Task requirements:
1) In the text on the end of roaming charges, in what year did businesses lobby to weaken the terms of the Consumer Protection Act?
2) Reproduce word for word the part of the roaming charges text starting at "Michael O’Leary the" and ending at "and safety legislation.".

Selected excerpt:
+++

End of Roaming Charges ; the Act of European Parliament 1st February 2017
In what must be one of the supreme acts of advertising chutzpah of recent years Vodafone ran a 2018 commercial with white suited wedding guest Martin Freeman proclaiming the virtues of Vodafone free data roaming, as if this was an idea of their own invention. The truth is that at any time in the past Vodafone et al could have slashed roaming charges, but chose instead to milk a profit opportunity, landing hapless customers a homecoming to bills of hundreds of pounds.
The reason we no longer have the worry of a large mobile phone bill during our holiday in an EU country, is that European Commission has forced mobile providers to slash data roaming charges throughout the EU. .
It is instructive to see who is against this kind of legislation. As early as 1986 businesses lobbied to water down the terms of the Consumer Protection Act to make it fault based and not subject to strict liability. UK road traffic insurers consistently delayed to implement the Motor Insurance Directives in their entirety . The online travel industry , refused to accept that they were subject to the Package Tour Regulations 1992 as they offered a “dynamic” not a “tour” package.
Michael O’Leary the notoriously abrasive CEO of Ryanair stated,
“We don’t want to hear your sob stories. What part of no refund don’t you understand?”
That was before passengers like Denise McDonagh took Ryanair and other airlines to the European Court of Justice. Their victories are the reason that you see airport delay and cancellation guidance in every airport in Europe.
And it is difficult to detect any enthusiasm from the ERG for the health and safety legislation.

+++

Data shown:
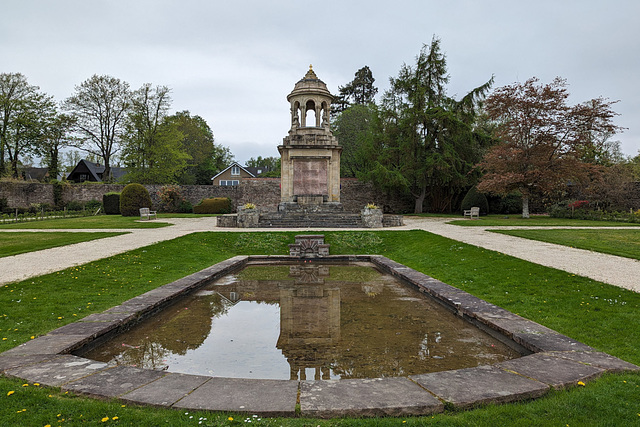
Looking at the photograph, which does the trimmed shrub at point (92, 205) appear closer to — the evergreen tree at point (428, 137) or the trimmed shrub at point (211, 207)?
the trimmed shrub at point (211, 207)

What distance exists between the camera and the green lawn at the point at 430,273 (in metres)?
2.61

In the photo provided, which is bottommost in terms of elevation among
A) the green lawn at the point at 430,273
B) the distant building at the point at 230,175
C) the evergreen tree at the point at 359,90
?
the green lawn at the point at 430,273

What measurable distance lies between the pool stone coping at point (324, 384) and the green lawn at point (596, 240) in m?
8.76

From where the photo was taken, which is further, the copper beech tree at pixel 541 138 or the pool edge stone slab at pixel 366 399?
the copper beech tree at pixel 541 138

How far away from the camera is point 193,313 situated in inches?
228

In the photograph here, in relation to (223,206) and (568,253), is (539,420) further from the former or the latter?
(223,206)

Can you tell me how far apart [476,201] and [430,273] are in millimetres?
24160

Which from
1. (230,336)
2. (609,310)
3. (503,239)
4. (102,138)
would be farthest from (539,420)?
(102,138)

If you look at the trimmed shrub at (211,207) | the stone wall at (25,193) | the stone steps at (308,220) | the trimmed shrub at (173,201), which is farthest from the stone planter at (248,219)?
the stone wall at (25,193)

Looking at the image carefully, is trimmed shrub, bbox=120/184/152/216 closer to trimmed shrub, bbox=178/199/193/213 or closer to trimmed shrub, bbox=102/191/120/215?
trimmed shrub, bbox=102/191/120/215

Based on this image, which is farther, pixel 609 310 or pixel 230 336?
pixel 609 310

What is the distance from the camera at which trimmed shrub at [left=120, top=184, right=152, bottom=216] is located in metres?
29.5

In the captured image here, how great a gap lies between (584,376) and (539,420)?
3.13ft

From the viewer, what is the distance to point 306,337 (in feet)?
15.2
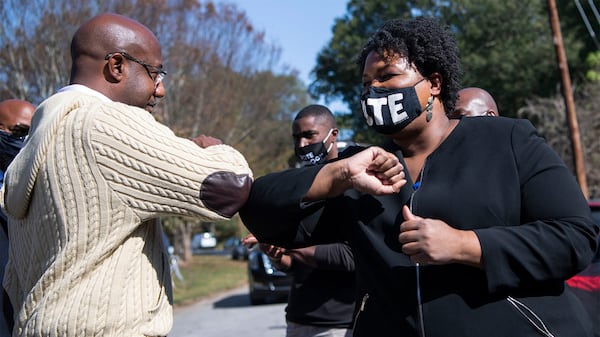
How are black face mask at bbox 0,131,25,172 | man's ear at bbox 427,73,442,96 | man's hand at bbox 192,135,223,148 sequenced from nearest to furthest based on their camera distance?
man's hand at bbox 192,135,223,148, man's ear at bbox 427,73,442,96, black face mask at bbox 0,131,25,172

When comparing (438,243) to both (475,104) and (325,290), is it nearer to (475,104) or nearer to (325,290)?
(475,104)

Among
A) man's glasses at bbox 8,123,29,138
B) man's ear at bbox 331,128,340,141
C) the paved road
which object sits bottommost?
the paved road

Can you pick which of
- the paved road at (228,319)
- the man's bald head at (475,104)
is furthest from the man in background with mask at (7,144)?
the paved road at (228,319)

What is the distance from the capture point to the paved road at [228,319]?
36.6 feet

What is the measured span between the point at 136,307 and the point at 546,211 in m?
1.31

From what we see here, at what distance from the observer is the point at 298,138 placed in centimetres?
514

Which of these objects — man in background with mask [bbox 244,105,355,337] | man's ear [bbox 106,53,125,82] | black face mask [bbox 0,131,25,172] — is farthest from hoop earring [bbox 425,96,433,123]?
black face mask [bbox 0,131,25,172]

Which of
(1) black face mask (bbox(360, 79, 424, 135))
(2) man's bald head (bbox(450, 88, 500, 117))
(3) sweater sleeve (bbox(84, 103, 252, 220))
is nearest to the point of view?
(3) sweater sleeve (bbox(84, 103, 252, 220))

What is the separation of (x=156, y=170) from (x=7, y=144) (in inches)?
61.4

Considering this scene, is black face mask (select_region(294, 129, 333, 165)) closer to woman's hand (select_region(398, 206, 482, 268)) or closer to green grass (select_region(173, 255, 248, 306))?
woman's hand (select_region(398, 206, 482, 268))

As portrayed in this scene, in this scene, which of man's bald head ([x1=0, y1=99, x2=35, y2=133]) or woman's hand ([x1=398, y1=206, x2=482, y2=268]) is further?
man's bald head ([x1=0, y1=99, x2=35, y2=133])

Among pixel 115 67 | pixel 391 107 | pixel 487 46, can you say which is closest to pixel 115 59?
pixel 115 67

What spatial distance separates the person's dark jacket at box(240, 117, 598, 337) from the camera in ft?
7.07

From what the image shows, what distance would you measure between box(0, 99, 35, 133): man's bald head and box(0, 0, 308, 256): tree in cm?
1174
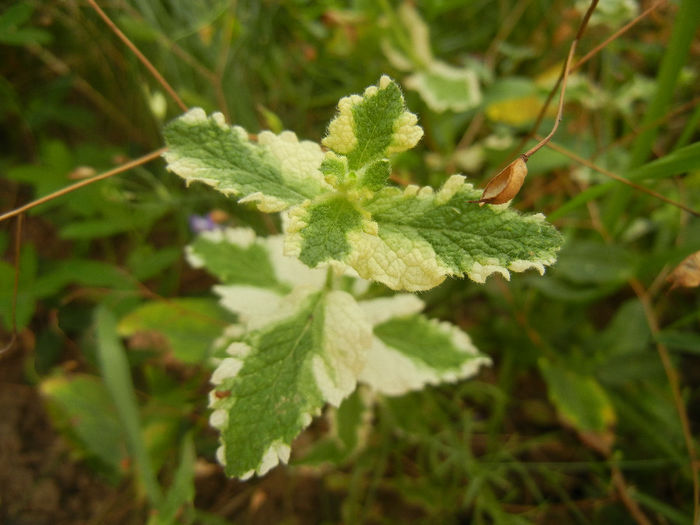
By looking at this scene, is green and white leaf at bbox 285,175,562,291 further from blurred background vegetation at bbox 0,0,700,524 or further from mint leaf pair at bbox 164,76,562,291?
blurred background vegetation at bbox 0,0,700,524

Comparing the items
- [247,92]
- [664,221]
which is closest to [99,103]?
[247,92]

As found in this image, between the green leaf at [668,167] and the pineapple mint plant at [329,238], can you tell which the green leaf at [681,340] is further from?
the pineapple mint plant at [329,238]

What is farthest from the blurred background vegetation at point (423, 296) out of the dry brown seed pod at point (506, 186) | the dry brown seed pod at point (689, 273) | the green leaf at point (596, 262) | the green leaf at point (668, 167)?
the dry brown seed pod at point (506, 186)

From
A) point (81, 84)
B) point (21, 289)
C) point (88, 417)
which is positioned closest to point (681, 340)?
point (88, 417)

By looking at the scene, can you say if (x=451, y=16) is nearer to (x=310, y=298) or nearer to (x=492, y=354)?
(x=492, y=354)

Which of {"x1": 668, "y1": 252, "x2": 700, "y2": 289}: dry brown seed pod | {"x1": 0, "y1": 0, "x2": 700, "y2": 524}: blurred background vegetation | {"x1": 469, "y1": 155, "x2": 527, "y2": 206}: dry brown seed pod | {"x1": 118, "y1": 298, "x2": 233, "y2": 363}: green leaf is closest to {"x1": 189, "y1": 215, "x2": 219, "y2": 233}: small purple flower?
{"x1": 0, "y1": 0, "x2": 700, "y2": 524}: blurred background vegetation

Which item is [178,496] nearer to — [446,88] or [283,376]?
[283,376]

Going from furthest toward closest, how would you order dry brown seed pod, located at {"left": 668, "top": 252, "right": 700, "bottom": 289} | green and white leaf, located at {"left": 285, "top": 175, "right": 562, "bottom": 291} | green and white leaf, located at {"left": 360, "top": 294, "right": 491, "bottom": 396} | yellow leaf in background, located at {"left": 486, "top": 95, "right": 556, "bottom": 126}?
yellow leaf in background, located at {"left": 486, "top": 95, "right": 556, "bottom": 126} → green and white leaf, located at {"left": 360, "top": 294, "right": 491, "bottom": 396} → dry brown seed pod, located at {"left": 668, "top": 252, "right": 700, "bottom": 289} → green and white leaf, located at {"left": 285, "top": 175, "right": 562, "bottom": 291}
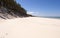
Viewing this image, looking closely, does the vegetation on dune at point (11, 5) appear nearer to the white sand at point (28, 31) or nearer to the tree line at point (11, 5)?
the tree line at point (11, 5)

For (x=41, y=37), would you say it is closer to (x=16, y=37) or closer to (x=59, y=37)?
(x=59, y=37)

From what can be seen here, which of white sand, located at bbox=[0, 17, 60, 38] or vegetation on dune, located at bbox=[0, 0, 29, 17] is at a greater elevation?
vegetation on dune, located at bbox=[0, 0, 29, 17]

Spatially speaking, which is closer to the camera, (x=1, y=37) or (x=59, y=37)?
(x=1, y=37)

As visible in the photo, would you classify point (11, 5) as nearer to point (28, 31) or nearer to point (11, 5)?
point (11, 5)

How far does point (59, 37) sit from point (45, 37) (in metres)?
0.70

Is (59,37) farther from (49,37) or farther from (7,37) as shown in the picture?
(7,37)

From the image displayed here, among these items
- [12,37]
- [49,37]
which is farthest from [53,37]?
[12,37]

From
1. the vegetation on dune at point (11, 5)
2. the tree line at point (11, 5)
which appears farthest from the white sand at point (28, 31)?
the tree line at point (11, 5)

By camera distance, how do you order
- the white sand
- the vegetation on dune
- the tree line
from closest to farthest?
the white sand → the vegetation on dune → the tree line

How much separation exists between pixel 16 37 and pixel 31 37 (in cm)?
71

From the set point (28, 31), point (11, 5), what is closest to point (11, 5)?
point (11, 5)

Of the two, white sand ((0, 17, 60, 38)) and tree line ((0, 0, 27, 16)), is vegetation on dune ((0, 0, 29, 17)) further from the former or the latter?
white sand ((0, 17, 60, 38))

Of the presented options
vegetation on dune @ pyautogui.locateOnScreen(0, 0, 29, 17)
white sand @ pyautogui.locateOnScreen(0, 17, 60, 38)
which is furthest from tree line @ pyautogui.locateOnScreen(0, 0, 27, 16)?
white sand @ pyautogui.locateOnScreen(0, 17, 60, 38)

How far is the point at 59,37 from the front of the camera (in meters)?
3.88
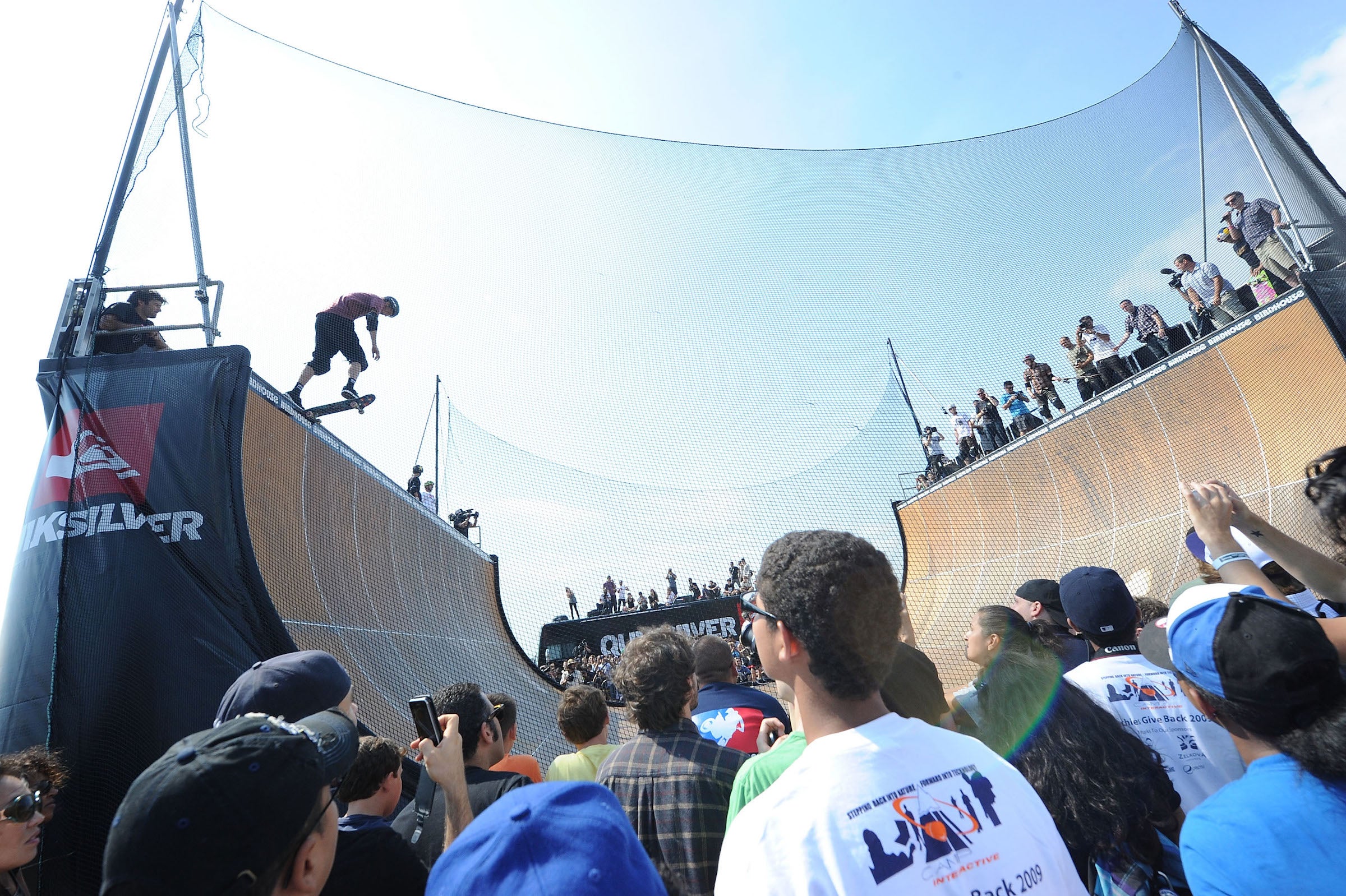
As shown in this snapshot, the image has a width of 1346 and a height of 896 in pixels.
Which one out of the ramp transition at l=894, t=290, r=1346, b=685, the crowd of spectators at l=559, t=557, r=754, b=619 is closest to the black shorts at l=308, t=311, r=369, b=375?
the crowd of spectators at l=559, t=557, r=754, b=619

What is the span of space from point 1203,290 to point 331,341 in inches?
383

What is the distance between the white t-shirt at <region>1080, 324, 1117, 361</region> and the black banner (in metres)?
8.90

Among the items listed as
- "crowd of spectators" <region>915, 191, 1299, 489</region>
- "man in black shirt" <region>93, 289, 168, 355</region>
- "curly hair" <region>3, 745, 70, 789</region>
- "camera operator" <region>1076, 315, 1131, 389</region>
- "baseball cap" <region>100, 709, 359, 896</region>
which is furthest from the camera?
"camera operator" <region>1076, 315, 1131, 389</region>

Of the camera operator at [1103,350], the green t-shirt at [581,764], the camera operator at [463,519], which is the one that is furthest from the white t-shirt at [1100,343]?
the green t-shirt at [581,764]

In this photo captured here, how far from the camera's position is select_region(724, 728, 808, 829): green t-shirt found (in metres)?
1.40

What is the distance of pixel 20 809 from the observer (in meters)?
2.04

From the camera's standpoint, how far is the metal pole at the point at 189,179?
13.5ft

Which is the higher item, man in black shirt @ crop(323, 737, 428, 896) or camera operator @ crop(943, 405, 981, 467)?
camera operator @ crop(943, 405, 981, 467)

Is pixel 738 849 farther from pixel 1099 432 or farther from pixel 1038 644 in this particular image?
pixel 1099 432

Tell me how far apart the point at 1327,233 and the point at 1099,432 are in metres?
3.71

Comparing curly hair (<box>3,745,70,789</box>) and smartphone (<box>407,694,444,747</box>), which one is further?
curly hair (<box>3,745,70,789</box>)

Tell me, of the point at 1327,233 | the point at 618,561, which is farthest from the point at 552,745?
the point at 1327,233

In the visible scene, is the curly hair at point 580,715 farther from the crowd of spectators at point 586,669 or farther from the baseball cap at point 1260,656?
the crowd of spectators at point 586,669

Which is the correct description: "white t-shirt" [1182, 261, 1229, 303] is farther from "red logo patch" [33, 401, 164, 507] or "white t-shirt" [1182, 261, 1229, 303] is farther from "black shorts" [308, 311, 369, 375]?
"red logo patch" [33, 401, 164, 507]
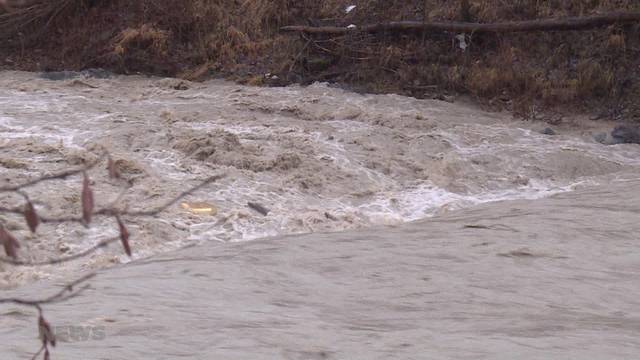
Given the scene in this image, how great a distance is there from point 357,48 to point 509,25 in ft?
6.35

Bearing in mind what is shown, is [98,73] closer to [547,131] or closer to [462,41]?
[462,41]

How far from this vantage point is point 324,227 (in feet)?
21.3

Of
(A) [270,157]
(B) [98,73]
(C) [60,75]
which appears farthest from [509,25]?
(C) [60,75]

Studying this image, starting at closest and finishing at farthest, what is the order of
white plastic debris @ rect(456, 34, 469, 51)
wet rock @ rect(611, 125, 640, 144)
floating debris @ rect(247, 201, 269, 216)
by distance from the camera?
floating debris @ rect(247, 201, 269, 216), wet rock @ rect(611, 125, 640, 144), white plastic debris @ rect(456, 34, 469, 51)

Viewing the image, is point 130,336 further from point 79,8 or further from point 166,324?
point 79,8

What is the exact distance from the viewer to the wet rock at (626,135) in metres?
8.95

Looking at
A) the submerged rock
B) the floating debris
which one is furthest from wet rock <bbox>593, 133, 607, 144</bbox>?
the floating debris

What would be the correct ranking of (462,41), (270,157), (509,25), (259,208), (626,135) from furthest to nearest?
(462,41) < (509,25) < (626,135) < (270,157) < (259,208)

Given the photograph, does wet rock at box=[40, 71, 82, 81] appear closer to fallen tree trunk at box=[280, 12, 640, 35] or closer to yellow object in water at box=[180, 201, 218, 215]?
fallen tree trunk at box=[280, 12, 640, 35]

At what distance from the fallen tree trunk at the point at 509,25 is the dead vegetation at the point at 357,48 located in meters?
0.09

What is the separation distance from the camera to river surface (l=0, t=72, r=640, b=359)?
3318 millimetres

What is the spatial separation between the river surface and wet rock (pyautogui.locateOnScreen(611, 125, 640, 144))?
7.5 inches

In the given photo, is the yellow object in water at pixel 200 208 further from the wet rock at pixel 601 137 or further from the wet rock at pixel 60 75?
the wet rock at pixel 60 75

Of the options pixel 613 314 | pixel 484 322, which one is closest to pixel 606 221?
pixel 613 314
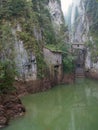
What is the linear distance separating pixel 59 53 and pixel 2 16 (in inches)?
309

+++

Exercise results:
1) 1986

2)
Michael O’Leary the notoriously abrasive CEO of Ryanair stated,
“We don’t want to hear your sob stories. What part of no refund don’t you understand?”
That was before passengers like Denise McDonagh took Ryanair and other airlines to the European Court of Justice. Their victories are the reason that you see airport delay and cancellation guidance in every airport in Europe.
And it is difficult to detect any enthusiasm from the ERG for the health and safety legislation.